I would like to know what you think and your different experiences.
Music is not totally restricted from the bedtime routine, but we feel it does have its appropriate place. We will usually sing one or two songs after brushing teeth, stories and prayer, but we limit the number of songs. You can support me on this one - if you give a toddler an inch, they will take a mile! We could be singing all night!
Our little one in particular is very attuned to music. Most nights, she will sing herself to sleep, and that is perfectly okay. But if we add any more music stimuli into the situation, she would never be able to stop! When she chooses to sing to herself, then it is her own way to self-soothe and fall asleep.
So, in my mind it, basically comes down to two issues:
1. Don't introduce external sleep "crutches" into a baby's or toddler's routine (unless you have extenuating circumstances, i. e., your own sanity!)
2. Don't stimulate a child with music when they are supposed to be falling asleep.
You might be thinking, "But Daniel, music can help people to relax!" And you would be correct! But, in my opinion, the relaxation needs to take place well before the child is in bed. For example, find a time during reading stories or right before the bedtime routines start to listen to some soothing music and sing some songs. This can be great bonding time with your little one and is an appropriate time to use music as a cue to relax as well as helping regulate and slow physiological parameters.

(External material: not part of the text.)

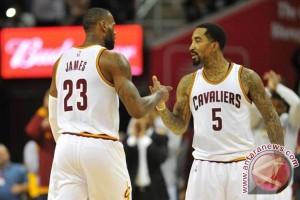 Playoff NBA - Hujan lemparan tiga angka antar Cavaliers memimpin 2-0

I think many people will have issues with my advice, but as with anything, every situation is different. Children vary greatly and there might be children out there that can benefit from soft music playing as they go to sleep.

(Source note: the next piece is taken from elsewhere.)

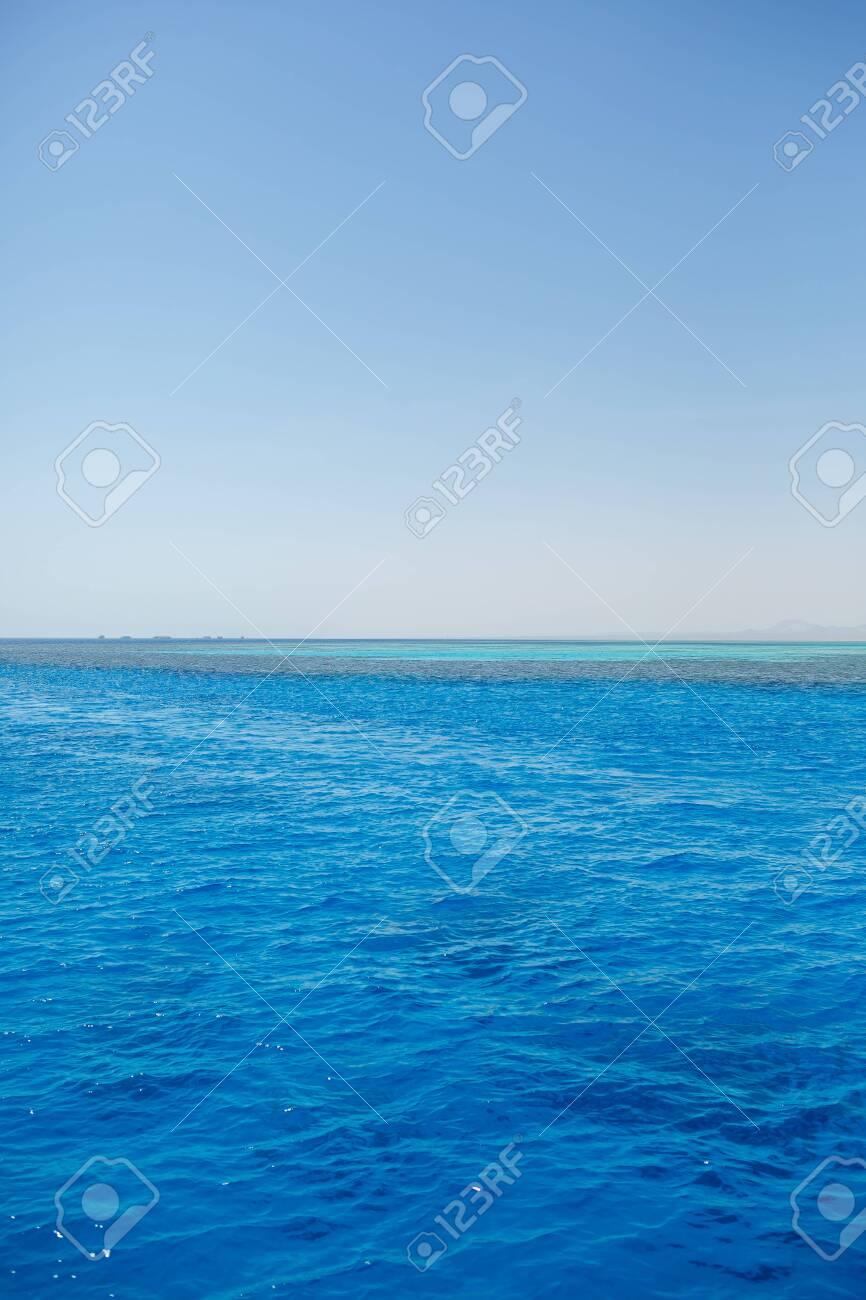 Photo of the red sea, bright sun - 152987677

Music might be used effectively as a masking agent. Maybe there are loud noises outside or in the home that need to be covered? We also know that with some disabilities, such as ADD, music might help to focus the attention on a soothing stimulus or engage part of the mind in a way that lessens the pressure or anxiety caused by other variations and un-regulated environmental stimuli.
There is probably much more that can be said about this topic. What do you think? If you do/did use music to help a baby or toddler go to sleep, do you shut it off later or have it on a timer? What kind of music has proven to be the best?
There is a lot of music out there that purports to be good for helping babies sleep. But is this music best used in the birth to 3 month-old time when babies are often fussy and suffering colic? Is it a good idea to then fade the music and help them develop their own self-soothing techniques?
So many questions! I hope you will join the discussion and share your thoughts on this issue.